China’s telecom giants warn of earnings impact from tariff cuts, in compliance with Beijing directive
China’s three major telecommunications network operators expect their financial performance this year to be affected by the implementation of further tariff reduction measures directed by Beijing.
In separate regulatory filings late on Monday, operators China Mobile, China Unicom and China Telecom each pledged to substantially reduce internet private line access tariff for small and medium-sized enterprises (SMEs), cut international long-distance call tariffs, and from October 1, cease to charge domestic long-distance and roaming fees on their mobile handset subscribers.
They made those commitments following Premier Li Keqiang’s presentation of the 2017 Government Work Report at the 12th National People’s Congress on Sunday.
Li renewed his call to the country’s three telecommunications network operators to “raise speed, drop prices”.
He specifically asked them to completely remove domestic long-distance and roaming charges within this year, lower internet access and leased line fees for SMEs, and reduce international long-distance voice tariffs.
Both China Mobile and Unicom pointed out in their respective filings that further tariff reduction measures would have an impact on their revenue and net profit “to a certain extent”, without elaborating.

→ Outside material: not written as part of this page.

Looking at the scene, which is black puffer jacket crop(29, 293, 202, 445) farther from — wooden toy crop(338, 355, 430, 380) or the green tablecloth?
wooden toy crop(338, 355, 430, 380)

China Telecom said the measures would impact, in general, its “business operation ... to a certain extent”.
China Mobile’s share price advanced 0.35 per cent to close at HK$85.10 on Tuesday. China Telecom was up 0.28 per cent to HK$3.58, while Unicom rose 0.64 per cent to HK$9.38.
The three operators, which had a combined 1.3 billion subscribers as of January 31, already started removing domestic roaming charges and making domestic long-distance tariffs the same as local call rates as of the third quarter last year with their new customers, according to Jefferies equity analyst Edison Lee.
“Premiere Li’s request is to accelerate that pace,” Lee said. “We believe it will still create more earnings pressure in 2017 for the three telecommunications companies, even though the market has largely factored in the full impact as of 2018.”
Other analysts saw the downside risk from the reduced tariffs to be manageable for the three telecommunications network operators.
“Our overall judgement call is that the three telecommunications companies can handle it as demand should be strong, driven by substantial data traffic growth,” UBS Securities analysts led by Wang Jinjin said in a research note on Monday.
They estimated that China Mobile cancelled 60 per cent of domestic long distance and roaming fees at the end of last year. China Telecom and Unicom had each removed about 80 per cent of those fees in the same period.
In another report, Deutsche Bank research analysts said the state-backed measures may create a potential headwind to the telecommunications operators, but added that “sector revenue can grow, providing data price cuts are less severe than previously – as we understand should be the case this year”.